2. Given (1), you'd expect that clicking "Manage Data..." in about:preferences#privacy and clearing evercookie.0x41.link would also leave the cached redirect from tracker.0x41.link around. But in this case it's cleared, and thus the ID is reset. Perhaps this "Manage Cookies and Site Data" UI is wired to always clear cache for the base domain?
3. The domain tracker.0x41.link is never displayed in the "Manage Cookies and Site Data" UI, presumably because we don't display origins that just have cached data stored. So if no cookie is set there's no way to clear only the data for this origin.
4. Going into Menu --> History --> "Show all History" and right clicking a history item from https://evercookie.0x41.link and clicking "Forget about this site" likewise does not clear the ID, presumably because we key by origin for this operation. Again, this should likely be eTLD+1 for partitioned storage.

So my takeaways are:

• When partitioning is active: ensure our various UIs clear data by top-level eTLD+1, rather than origin. And ensure that data partitioned underneath these sites are also cleared (as we're planning to do in Bug 1646215).
• When partitioning is not active: also consider clearing data by top-level eTLD+1 rather than origin (maybe we get this for free with the partitioning work), and consider having an origin/site show up on the Cookies and Site Data Management UI if any type of data is stored underneath that origin.
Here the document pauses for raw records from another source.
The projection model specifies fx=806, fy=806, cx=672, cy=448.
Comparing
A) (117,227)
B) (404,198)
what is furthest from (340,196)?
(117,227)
Note that changing the data management UIs to work on eTLD+1 doesn't remove the concern; the cached redirect could just as easily be cross-site. Ultimately partitioning and a more generic version of redirect tracking prevention are needed to fully mitigate the risk. Given this, this falls into a class of tracking issues that are already public, so I feel comfortable removing the sec label on this.

Me to check if this is fixed or not.